PROSPECTUS SUPPLEMENT

April 27, 2023

(To a Short Form Base Shelf Prospectus dated April 27, 2023)

Up to $75,000,000 of Preferred Shares and $75,000,000 of Class A Shares

This prospectus supplement (this "Prospectus Supplement"), together with the short form base shelf prospectus dated April 27, 2023, qualifies the distribution of preferred shares (the "Preferred Shares") and class A shares (the "Class A Shares") of Brompton Split Banc Corp. (the "Company") having an aggregate market value of up to $75,000,000 and $75,000,000, respectively (the "Offering"). The Company is a mutual fund corporation incorporated under the laws of the Province of Ontario.

The Company invests, on an approximately equally weighted basis, in a portfolio (the "Portfolio") consisting of common shares of the six largest Canadian banks (currently, Bank of Montreal, Canadian Imperial Bank of Commerce, National Bank of Canada, Royal Bank of Canada, The Bank of Nova Scotia and The Toronto Dominion Bank). In addition, the Company may hold up to 10% of the total assets of the Portfolio in investments in global financial companies for the purposes of enhanced diversification and return potential, at the discretion of Brompton Funds Limited (the "Manager"), the manager of the Company.
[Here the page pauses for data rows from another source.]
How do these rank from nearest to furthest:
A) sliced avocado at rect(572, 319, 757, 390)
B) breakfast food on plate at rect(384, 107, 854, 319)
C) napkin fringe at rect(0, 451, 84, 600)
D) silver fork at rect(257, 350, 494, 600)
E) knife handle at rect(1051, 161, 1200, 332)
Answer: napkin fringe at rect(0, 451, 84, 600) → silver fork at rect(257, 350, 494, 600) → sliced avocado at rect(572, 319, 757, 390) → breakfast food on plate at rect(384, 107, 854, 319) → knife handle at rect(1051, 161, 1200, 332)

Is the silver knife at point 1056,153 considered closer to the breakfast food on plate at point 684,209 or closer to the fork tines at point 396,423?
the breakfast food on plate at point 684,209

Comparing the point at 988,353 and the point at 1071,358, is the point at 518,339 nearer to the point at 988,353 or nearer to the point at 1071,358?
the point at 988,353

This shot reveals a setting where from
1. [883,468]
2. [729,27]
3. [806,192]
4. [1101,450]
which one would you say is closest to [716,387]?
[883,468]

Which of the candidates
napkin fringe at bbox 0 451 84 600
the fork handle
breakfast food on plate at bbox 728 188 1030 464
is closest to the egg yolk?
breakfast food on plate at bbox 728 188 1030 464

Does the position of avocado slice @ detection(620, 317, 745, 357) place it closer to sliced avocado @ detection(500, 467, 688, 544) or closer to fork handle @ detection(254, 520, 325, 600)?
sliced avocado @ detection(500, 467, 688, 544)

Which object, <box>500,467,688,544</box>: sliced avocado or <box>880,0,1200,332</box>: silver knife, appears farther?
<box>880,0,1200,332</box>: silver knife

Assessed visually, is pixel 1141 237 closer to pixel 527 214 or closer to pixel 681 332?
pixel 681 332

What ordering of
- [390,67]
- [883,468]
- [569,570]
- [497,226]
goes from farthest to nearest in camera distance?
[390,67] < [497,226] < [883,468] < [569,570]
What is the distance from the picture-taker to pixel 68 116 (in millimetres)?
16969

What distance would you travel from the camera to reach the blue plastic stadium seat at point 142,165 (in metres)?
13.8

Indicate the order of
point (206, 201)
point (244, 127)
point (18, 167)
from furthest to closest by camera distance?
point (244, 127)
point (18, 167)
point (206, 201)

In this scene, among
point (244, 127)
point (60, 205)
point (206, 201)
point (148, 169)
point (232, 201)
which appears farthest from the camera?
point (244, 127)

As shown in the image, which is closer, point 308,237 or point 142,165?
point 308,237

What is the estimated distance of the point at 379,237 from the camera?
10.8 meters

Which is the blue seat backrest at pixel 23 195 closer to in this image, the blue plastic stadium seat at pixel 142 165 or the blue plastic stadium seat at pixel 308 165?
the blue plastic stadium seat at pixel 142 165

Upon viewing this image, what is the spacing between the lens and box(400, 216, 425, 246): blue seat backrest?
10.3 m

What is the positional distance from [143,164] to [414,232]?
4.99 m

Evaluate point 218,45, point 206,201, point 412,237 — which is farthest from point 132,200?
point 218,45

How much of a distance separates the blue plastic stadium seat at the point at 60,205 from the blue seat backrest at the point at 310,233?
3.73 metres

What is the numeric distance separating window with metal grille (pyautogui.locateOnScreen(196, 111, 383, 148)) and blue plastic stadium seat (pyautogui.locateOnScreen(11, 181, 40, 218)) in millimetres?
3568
The Preferred Shares and the Class A Shares are listed for trading on the Toronto Stock Exchange (the "TSX") under the symbols "SBC.PR.A" and "SBC", respectively. On April 26, 2023, the closing price on the TSX of the Preferred Shares was $9.86 and of the Class A Shares was $10.74. The most recently calculated NAV per Unit (as defined herein) prior to the pricing of the Offering on April 20, 2023 was $19.13. The TSX has conditionally approved the listing of the Preferred Shares and Class A Shares offered hereby. Listing will be subject to the Company fulfilling all of the listing requirements of the TSX.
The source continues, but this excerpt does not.